Razones y metodologías para la secuenciación del genoma

La secuenciación de genomas es sofisticada, compleja y requiere tecnología especializada. Se puede secuenciar un segmento de 500- 800 pb. Sin embargo, los genomas son muy grandes, por ejemplo, E. coli con 4, 2 x 10 ⁶ pb y 3, 2 x 10 ⁹ pb para humanos.

Por lo tanto para la secuenciación se necesitan pequeños segmentos. Tales segmentos se producen al romper el ADN genómico en pequeños fragmentos al azar. Tales fragmentos usualmente se superponen con otros fragmentos en sus extremos. Los fragmentos se clonan en un vector para generar una biblioteca genómica de organismos.

Razones para la secuenciación completa de un genoma:

(i) Proporciona información sobre la base del descubrimiento de genes y proporciona un inventario de genes.

(ii) Representa las posibles relaciones entre los genes.

(iii) La secuenciación de genomas proporciona un conjunto de herramientas para una mayor experimentación.

(iv) La información genética de un organismo está disponible a partir de la secuencia genética.

(v) La secuenciación genética completa de un organismo proporciona toda la información genética necesaria para formar un organismo.

Metodologías utilizadas para la secuenciación del genoma:

(i) Secuenciación dirigida de los contigs del Cromosoma Artificial Bacteriano (BAC):

Los cromosomas artificiales bacterianos son simplemente plásmidos diseñados para la clonación de segmentos muy largos (es decir, de 100.000 a 300.000 pb) de ADN. Estos vectores se utilizan para crear bibliotecas genómicas en las que el tamaño del inserto es de 80 a 100 kb. Los fragmentos de ADN de miles de pares de bases se clonan en el vector BAC.

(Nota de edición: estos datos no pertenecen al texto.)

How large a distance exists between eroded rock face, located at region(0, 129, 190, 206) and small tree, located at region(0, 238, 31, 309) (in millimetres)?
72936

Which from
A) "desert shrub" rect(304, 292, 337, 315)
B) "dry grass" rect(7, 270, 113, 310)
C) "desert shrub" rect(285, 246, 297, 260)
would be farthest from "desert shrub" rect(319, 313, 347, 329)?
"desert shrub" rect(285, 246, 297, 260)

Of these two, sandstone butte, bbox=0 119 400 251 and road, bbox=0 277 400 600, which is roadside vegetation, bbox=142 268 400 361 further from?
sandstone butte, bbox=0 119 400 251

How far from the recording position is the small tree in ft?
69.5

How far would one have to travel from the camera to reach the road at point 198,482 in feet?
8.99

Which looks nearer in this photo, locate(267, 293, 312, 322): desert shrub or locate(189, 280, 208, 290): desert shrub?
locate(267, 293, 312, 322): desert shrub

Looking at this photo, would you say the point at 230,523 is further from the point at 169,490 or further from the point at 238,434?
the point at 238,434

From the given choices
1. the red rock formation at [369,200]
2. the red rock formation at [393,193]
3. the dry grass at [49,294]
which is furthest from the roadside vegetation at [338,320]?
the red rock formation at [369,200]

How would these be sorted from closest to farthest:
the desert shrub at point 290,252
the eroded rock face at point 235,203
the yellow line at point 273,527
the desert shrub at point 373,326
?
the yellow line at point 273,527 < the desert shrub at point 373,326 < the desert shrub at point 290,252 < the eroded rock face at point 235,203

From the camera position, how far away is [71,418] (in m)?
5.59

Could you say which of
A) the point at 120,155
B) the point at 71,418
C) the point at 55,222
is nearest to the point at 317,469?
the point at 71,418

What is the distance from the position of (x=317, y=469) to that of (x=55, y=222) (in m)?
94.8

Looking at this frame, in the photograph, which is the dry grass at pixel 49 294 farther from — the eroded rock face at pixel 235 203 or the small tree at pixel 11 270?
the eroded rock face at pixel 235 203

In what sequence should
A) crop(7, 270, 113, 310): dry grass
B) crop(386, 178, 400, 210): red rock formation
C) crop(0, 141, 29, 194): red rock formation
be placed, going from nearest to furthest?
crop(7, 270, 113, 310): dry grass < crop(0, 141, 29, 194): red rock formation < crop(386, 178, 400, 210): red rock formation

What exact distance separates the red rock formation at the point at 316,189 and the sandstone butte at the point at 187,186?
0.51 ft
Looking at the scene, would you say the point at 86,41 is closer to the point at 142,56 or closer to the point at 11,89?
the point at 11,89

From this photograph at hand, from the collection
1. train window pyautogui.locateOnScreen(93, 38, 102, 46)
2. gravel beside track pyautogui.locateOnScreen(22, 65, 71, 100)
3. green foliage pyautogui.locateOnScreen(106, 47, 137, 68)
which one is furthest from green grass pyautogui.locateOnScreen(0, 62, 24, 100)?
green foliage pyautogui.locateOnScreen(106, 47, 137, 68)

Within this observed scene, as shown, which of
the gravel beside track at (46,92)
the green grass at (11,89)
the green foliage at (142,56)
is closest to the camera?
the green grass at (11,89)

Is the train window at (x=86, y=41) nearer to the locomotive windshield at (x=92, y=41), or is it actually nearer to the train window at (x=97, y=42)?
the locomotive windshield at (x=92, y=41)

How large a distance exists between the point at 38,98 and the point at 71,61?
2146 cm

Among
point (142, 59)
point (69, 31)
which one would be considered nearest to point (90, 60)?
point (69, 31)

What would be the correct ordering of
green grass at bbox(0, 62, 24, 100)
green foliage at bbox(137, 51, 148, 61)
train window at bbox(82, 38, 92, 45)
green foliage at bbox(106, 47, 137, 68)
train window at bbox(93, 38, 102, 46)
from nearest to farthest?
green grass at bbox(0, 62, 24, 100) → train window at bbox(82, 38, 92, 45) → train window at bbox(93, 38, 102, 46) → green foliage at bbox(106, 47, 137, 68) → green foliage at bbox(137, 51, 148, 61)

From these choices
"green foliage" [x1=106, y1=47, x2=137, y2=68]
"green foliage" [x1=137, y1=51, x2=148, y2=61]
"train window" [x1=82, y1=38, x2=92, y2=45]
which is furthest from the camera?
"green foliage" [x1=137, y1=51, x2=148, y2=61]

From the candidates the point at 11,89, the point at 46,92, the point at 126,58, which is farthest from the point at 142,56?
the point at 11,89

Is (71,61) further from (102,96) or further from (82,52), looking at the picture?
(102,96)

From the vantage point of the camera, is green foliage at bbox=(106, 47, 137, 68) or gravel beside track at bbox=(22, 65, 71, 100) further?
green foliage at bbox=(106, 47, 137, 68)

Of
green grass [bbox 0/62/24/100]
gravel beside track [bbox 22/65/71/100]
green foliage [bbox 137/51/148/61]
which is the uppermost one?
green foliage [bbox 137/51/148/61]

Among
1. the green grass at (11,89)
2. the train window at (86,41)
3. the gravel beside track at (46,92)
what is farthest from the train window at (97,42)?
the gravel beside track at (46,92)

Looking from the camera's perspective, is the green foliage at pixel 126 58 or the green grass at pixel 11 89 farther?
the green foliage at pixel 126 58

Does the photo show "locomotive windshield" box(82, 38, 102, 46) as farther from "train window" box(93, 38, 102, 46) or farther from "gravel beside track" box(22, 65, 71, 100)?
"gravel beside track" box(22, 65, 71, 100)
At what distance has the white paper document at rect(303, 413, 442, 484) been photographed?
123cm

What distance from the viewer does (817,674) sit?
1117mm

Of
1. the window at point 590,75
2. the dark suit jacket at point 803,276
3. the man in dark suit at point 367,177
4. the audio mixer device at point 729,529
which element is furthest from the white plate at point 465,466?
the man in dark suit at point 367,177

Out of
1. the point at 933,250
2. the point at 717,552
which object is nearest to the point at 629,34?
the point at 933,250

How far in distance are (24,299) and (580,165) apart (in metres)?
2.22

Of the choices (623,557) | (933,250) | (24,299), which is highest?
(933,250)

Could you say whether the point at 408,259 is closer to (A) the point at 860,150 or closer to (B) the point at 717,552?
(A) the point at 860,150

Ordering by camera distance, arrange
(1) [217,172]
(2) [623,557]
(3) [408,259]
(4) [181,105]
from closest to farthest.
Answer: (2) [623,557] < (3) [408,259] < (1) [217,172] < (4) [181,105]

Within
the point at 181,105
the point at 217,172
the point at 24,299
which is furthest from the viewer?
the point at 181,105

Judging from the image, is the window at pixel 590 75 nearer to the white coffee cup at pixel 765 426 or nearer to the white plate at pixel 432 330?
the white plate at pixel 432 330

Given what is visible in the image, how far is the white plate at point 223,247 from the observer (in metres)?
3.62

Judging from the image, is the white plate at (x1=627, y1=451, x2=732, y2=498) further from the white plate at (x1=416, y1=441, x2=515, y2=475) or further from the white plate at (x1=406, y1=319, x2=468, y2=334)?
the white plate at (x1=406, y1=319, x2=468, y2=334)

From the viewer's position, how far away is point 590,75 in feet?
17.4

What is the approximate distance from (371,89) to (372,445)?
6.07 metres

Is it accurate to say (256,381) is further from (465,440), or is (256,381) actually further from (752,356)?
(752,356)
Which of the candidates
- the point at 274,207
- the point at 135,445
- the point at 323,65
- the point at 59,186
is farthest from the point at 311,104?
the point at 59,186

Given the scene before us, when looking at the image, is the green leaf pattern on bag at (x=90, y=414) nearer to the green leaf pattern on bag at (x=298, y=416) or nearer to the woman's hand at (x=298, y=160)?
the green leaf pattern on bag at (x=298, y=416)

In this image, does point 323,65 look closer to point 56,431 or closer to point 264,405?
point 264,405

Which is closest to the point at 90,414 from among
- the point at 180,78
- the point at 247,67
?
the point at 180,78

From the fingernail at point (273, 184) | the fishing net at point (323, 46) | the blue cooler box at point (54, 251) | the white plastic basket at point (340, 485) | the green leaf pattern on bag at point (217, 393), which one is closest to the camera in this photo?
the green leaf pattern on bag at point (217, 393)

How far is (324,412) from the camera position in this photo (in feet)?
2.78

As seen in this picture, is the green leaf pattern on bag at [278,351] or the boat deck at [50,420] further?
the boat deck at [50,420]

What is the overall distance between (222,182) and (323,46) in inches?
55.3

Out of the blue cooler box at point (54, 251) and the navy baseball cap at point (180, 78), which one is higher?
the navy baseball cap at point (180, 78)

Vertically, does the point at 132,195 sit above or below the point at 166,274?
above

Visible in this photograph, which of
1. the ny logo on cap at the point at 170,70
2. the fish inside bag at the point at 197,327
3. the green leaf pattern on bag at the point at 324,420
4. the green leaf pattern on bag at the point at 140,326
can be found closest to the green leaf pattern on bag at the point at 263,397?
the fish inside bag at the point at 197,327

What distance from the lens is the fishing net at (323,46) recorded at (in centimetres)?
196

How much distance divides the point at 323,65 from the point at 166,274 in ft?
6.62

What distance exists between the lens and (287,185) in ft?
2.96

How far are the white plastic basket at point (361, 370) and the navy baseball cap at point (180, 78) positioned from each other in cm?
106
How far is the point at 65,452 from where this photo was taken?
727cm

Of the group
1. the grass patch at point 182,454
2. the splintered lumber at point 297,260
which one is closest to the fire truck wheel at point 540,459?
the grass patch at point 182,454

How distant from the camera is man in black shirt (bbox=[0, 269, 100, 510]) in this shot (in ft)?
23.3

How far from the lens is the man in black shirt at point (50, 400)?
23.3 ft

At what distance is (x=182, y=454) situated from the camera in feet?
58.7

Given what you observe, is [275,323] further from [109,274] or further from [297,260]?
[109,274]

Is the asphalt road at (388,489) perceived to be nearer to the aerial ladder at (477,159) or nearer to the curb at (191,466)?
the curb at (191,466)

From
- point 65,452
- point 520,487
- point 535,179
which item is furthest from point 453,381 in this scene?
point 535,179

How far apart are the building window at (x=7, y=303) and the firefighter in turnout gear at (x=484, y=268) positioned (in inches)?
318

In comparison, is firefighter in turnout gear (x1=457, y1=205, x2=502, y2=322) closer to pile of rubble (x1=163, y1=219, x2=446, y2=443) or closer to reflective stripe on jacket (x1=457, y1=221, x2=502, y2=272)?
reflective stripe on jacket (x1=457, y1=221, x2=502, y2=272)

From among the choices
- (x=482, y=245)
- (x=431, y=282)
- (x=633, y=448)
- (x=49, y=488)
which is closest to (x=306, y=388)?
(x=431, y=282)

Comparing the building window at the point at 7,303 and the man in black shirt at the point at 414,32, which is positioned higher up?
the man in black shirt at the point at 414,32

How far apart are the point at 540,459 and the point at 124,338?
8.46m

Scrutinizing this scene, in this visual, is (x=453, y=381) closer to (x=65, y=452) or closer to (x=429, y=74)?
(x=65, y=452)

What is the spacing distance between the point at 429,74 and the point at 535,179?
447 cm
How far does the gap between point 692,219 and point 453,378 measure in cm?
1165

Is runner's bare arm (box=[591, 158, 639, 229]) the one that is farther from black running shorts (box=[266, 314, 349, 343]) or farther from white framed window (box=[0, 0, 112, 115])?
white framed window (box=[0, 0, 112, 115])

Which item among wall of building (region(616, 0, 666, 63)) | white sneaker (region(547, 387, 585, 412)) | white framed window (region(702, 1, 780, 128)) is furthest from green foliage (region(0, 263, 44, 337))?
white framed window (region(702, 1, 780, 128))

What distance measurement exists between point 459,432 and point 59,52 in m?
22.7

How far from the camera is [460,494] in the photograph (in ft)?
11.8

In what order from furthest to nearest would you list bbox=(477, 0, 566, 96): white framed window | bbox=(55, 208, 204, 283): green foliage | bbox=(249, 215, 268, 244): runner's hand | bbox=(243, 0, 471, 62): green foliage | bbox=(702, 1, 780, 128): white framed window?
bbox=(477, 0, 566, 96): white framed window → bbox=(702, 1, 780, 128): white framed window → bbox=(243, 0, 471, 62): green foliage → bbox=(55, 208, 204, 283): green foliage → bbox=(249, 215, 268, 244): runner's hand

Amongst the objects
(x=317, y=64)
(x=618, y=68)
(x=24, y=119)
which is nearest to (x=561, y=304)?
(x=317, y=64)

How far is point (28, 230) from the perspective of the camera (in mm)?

La biblioteca genómica se analiza ubicando clones de restricción comunes llamados contigs. Los miembros de contig contienen algunas regiones superpuestas para permitir la determinación precisa de su ubicación en contig.

El objetivo final de los métodos de mapeo físico es recibir un contig completo para cada cromosoma del genoma. Los contigs mapeados se secuencian mediante la división de grandes fragmentos de ADN en pequeños segmentos. Cada clon del contig está secuenciado. La secuencia de nucleótidos se identifica sola por clonación hasta que se secuencia el genoma completo.

(ii) Secuenciación aleatoria de escopeta o enfoque ascendente:

Es posible clonar en un organismo cualquier gen deseado de otro organismo mediante disparo por disparo. Para todo este genoma del primer organismo se digiere con endonucleasa de restricción para producir una mezcla aleatoria de fragmentos.

Las bibliotecas aleatorias (shotgim) de ADN genómico se construyen en pequeños, es decir, 2.0 kb y en el medio, es decir, 10 kb vectores de plásmidos de inserción junto con la biblioteca de BAC de inserción grande de escopeta genómica (80-100 kb). Los fragmentos se insertan en el vector plasmídico y los plásmidos recombinantes se transforman en la célula huésped deseada.

En la secuenciación de shot gun, los clones seleccionados al azar se secuencian hasta que se analizan los clones en la biblioteca genómica. En otras palabras, podemos decir que, en la secuencia aleatoria, los cromosomas se dividen en secciones y luego la sección del ADN genómico se divide en millones de pequeños segmentos y todos los segmentos se secuencian de manera imparcial.

Se combinan áreas de ADN superpuesto que forman segmentos más grandes y más grandes de ADN genómico. La secuenciación del ADN se realiza en ambos extremos de las inserciones de los clones seleccionados al azar de las bibliotecas de plásmidos de inserción pequeñas y medianas para proporcionar al menos tres veces la cobertura del genoma.

Pequeños fragmentos de ADN se insertan en diferentes moléculas de plásmidos al azar. En el caso de las inserciones superpuestas, todas provienen de la misma ubicación genómica, pero de diferentes regiones desplazadas hacia la izquierda o hacia la derecha una con respecto a la otra.

Los fragmentos superpuestos se alinean ya sea en cuna o en una secuencia para la región en cuestión (método del arma de tiro). Los genomas procariotas tienen poco ADN respectivo y la secuenciación de las pistolas da buenos resultados. Los eucariotas llevan muchas secuencias repetidas.

Todo esto lleva a la confusión. Sin embargo, la superposición de fragmentos se explota en la fase de ensamblaje mediante el ejercicio computacional. El programa de computadora identifica las secuencias superpuestas y las une en una extensión continua. Este proceso se ha aplicado con éxito para secuenciar todas las secuencias del genoma microbiano publicadas por Celera Genomics.